Module D - Summary of the first phase of MiKlip

The main task of the two projects FLEXFORDEC and INTEGRATION of module D is to construct the central decadal prediction and evaluation systems, and to provide these to and improve them with the help of all other MiKlip projects.

The central decadal prediction system

The building blocks of the prediction system
The prediction system is built around the Earth System Model of the Max-Planck-Institute for Meteorology (MPI-ESM) in its low (LR) and mixed (MR) resolutions and an initialisation procedure. The prediction system is used to produce ensembles of hindcasts (retrospective forecasts) and forecasts. These are produced in an identical way, only that the forecasts are initialised with the most recent point in observational datasets and that hindcasts are initialised from observations in the past. The hindcasts are used to get an idea of the performance of the system and have been the central simulations used and analysed by the whole project.

The different generations of the central prediction system

During the course of MiKlip three generations of the prediction system have been produced; baseline 0, baseline 1 and prototype. To move from one generation to the next suggestions on improvement were collected from all MiKlip modules; a certain number of these suggestions were tested in a suite of test experiments before the final choice was made on what to change in the system compared to the generation before.
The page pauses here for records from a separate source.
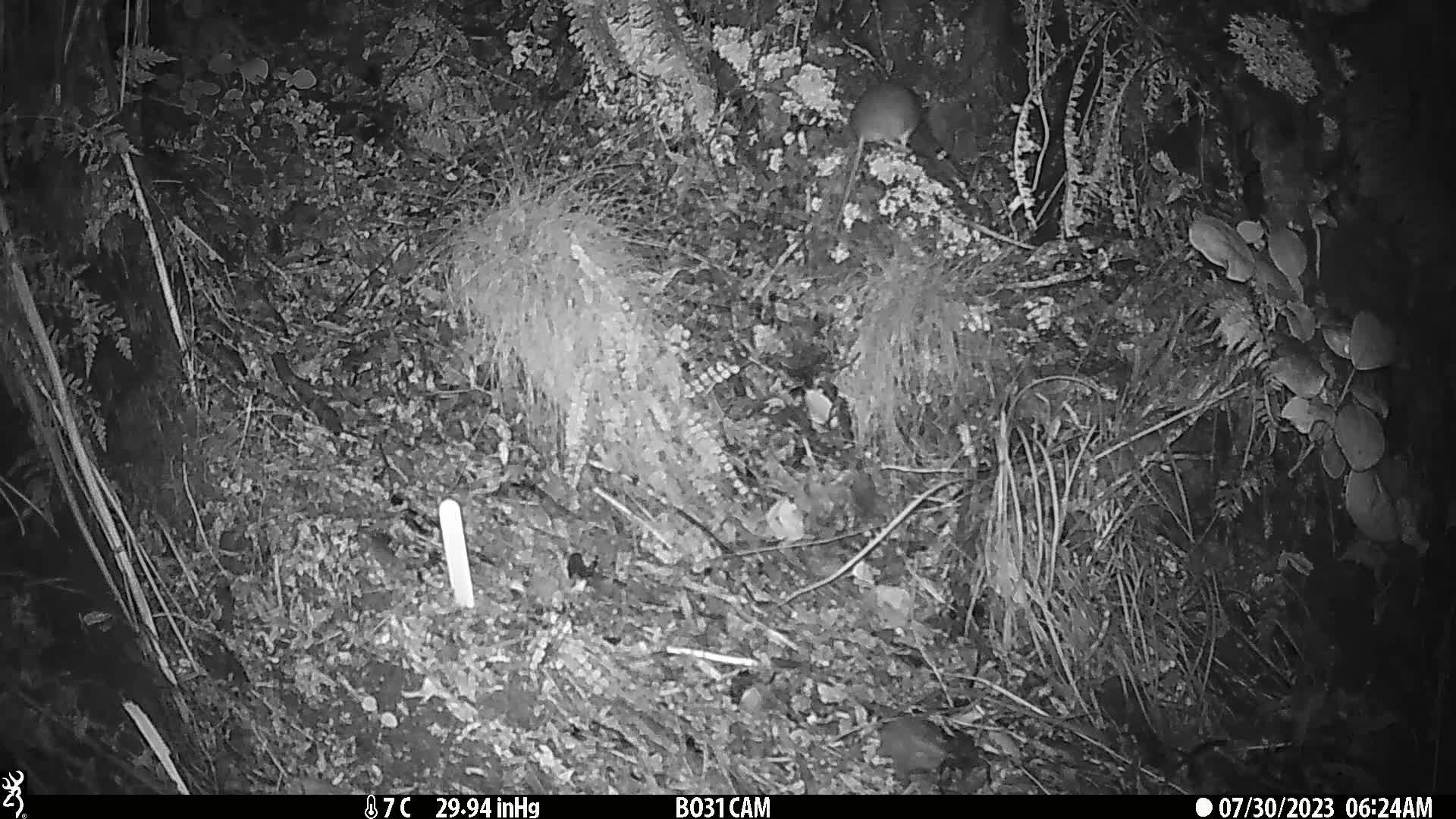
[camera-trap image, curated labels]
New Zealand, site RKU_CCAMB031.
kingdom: Animalia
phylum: Chordata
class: Mammalia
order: Rodentia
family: Muridae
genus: Rattus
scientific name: Rattus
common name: rat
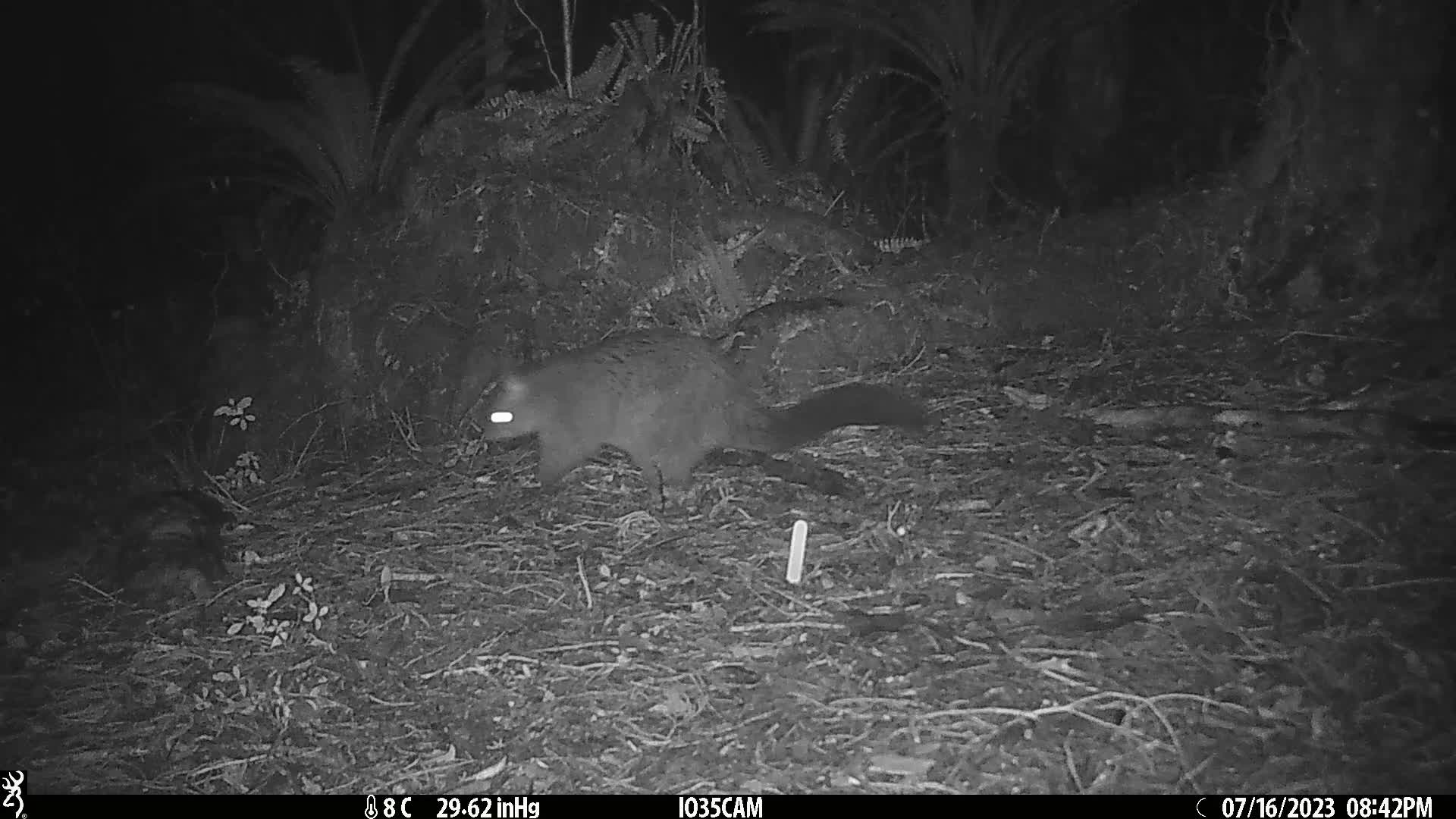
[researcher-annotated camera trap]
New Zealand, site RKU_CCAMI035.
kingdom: Animalia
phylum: Chordata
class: Mammalia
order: Diprotodontia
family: Phalangeridae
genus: Trichosurus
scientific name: Trichosurus vulpecula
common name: common brushtail possum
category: possum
Possum (common brushtail possum) (Trichosurus vulpecula).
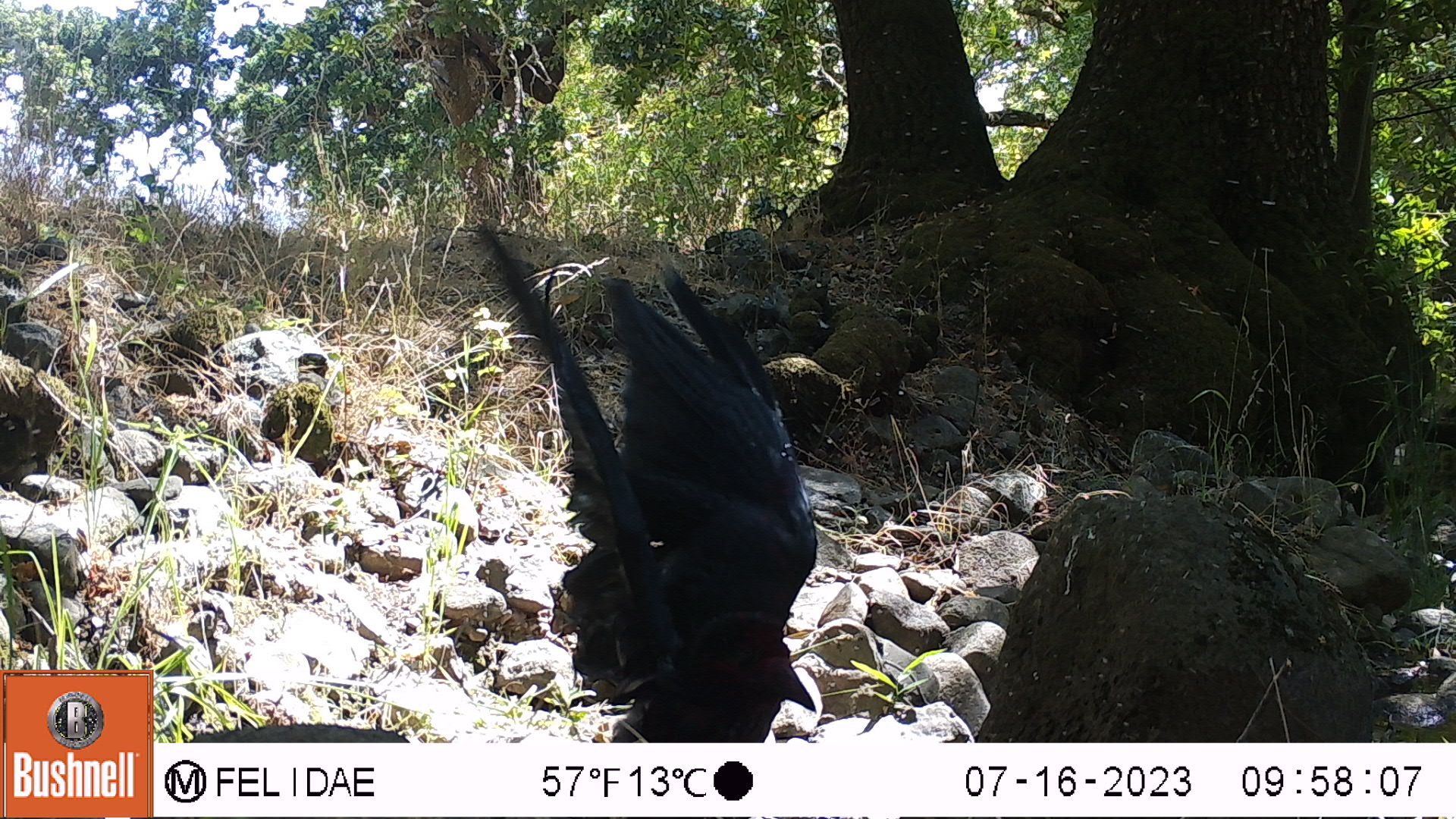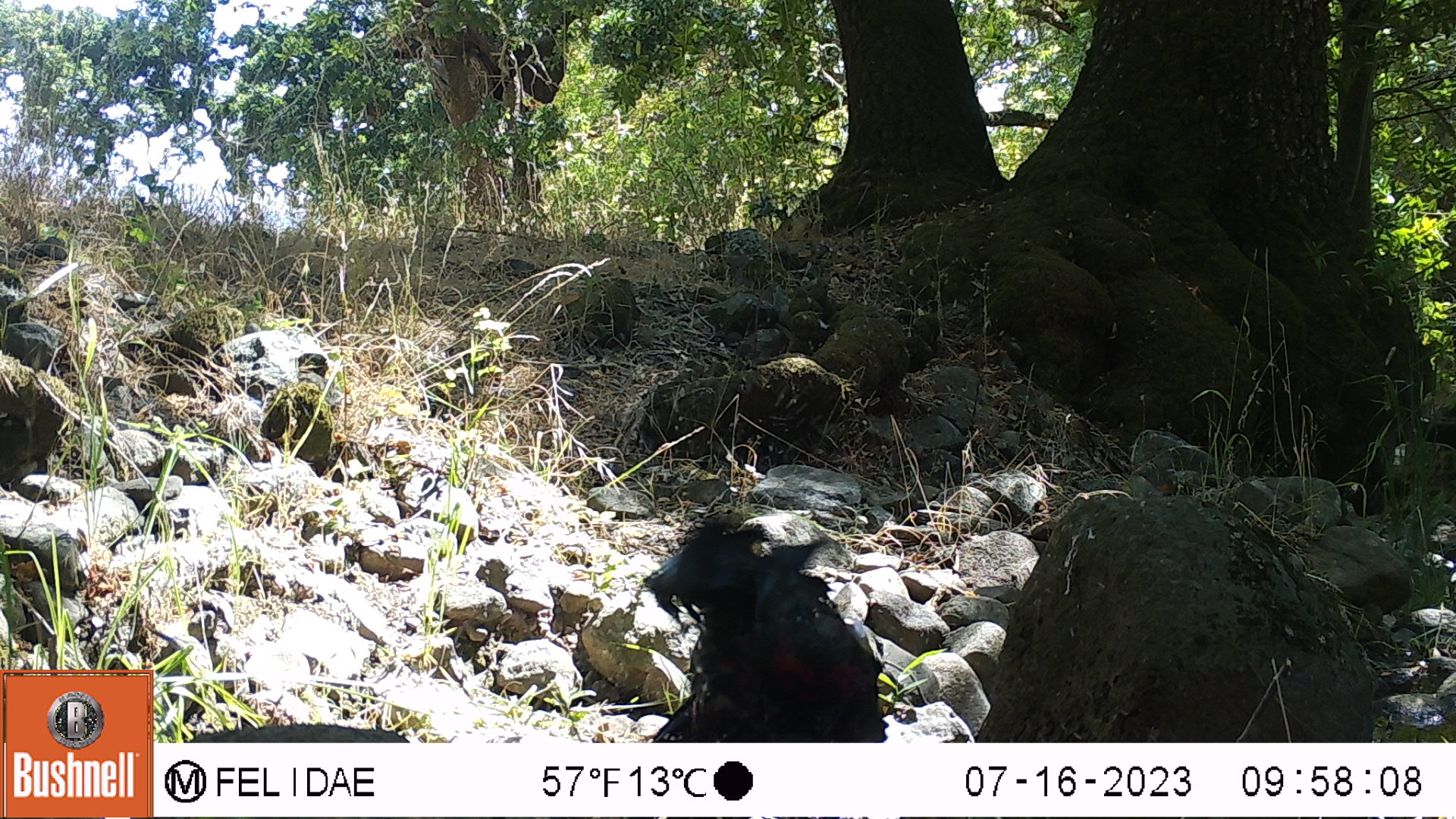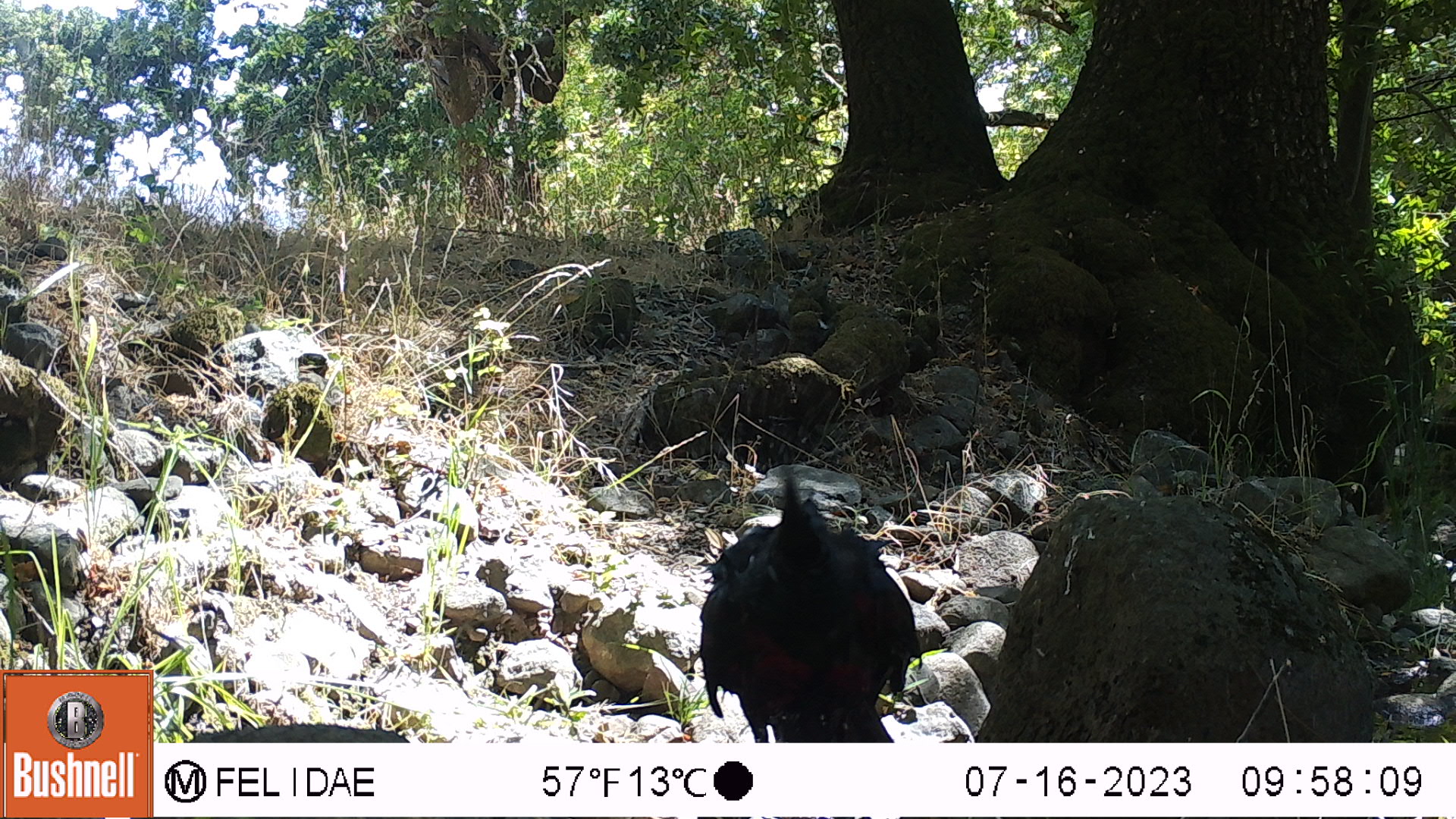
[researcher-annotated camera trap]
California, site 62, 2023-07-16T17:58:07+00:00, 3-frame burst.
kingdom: Animalia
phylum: Chordata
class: Aves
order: Passeriformes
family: Corvidae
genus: Corvus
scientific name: Corvus brachyrhynchos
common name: american crow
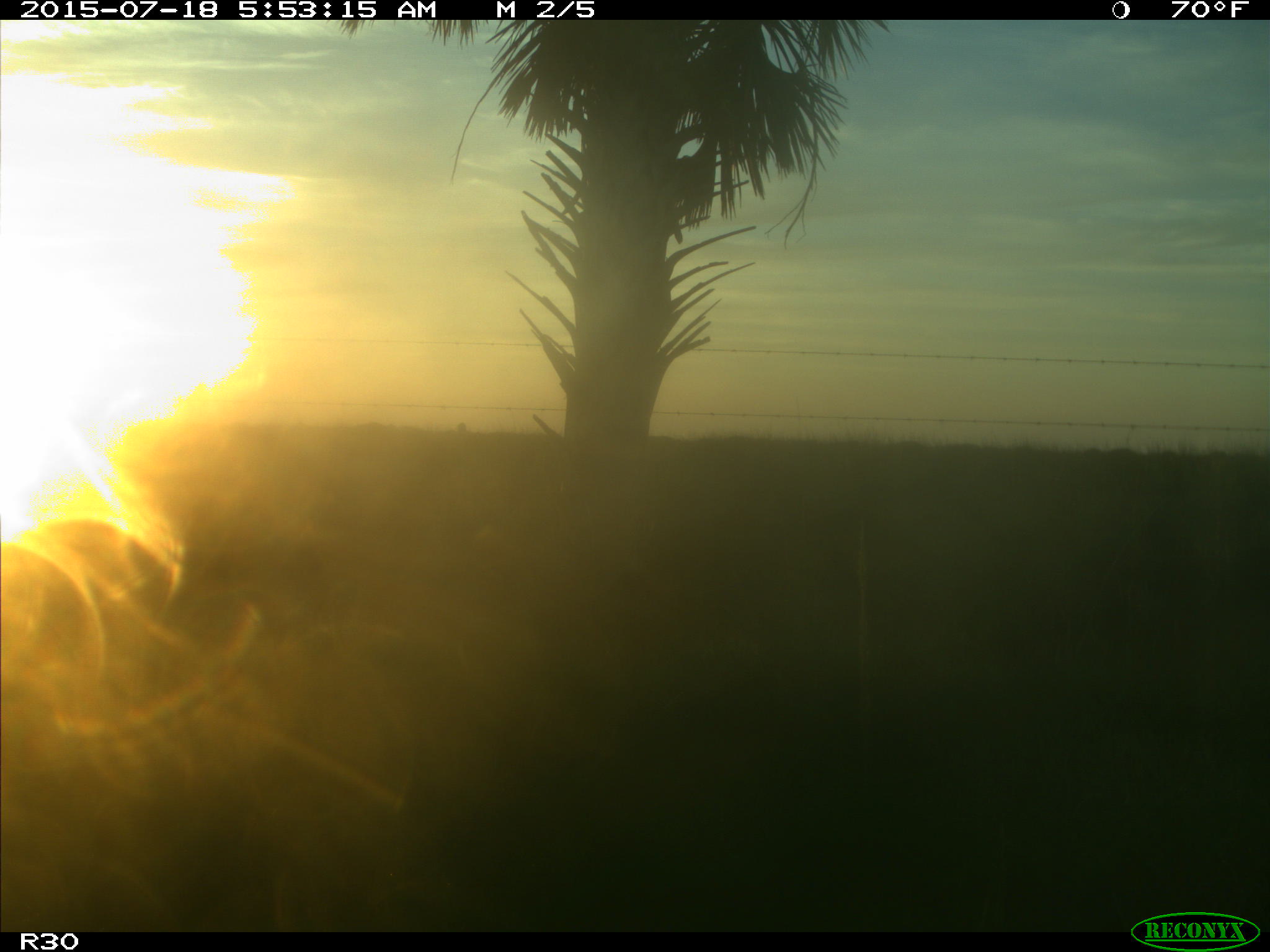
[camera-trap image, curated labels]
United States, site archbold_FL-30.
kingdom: Animalia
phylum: Chordata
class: Mammalia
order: Artiodactyla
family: Bovidae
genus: Bos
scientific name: Bos taurus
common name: domestic cow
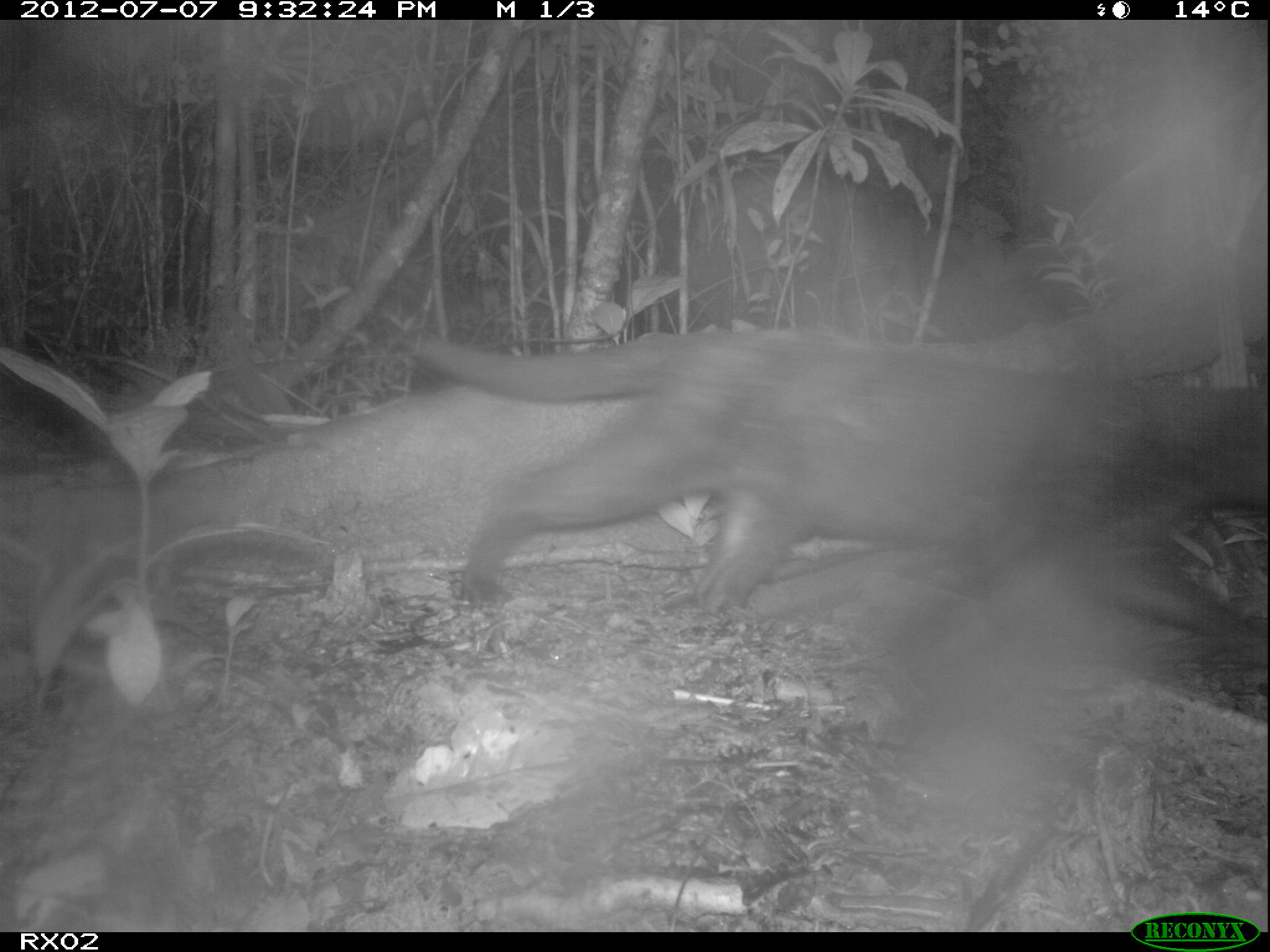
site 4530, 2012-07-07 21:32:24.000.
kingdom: Animalia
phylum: Chordata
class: Mammalia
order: Carnivora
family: Felidae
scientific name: Felidae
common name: felids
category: felis sp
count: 1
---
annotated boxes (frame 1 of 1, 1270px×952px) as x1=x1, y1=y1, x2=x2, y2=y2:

The systems differ in the initialisation procedure and in the number of ensemble members, all other things remaining the same, see table 1.

The MiKlip Server

The prediction system creates vast amounts of data; the whole set of hindcasts for one generation of the system amount to 6000 simulated years or more. To facilitate the use of the data, the hindcasts were standardised according to the CMOR-standard, as it was used for CMIP5. Upon request of the project partners the CMIP5 variable list was extended with some MiKlip-specific variables. The hindcast, together with further simulations and observational datasets for the evaluation of the hindcasts, are all hosted in this common standardised format on a dedicated server – the MiKlip server, accessible for all project members. The server now has around 140 registered users, of which some 50 are actively using it. The MiKlip server is also home to the central evaluation system (CES), allowing the CES and its users easy access to all hindcasts and observational data.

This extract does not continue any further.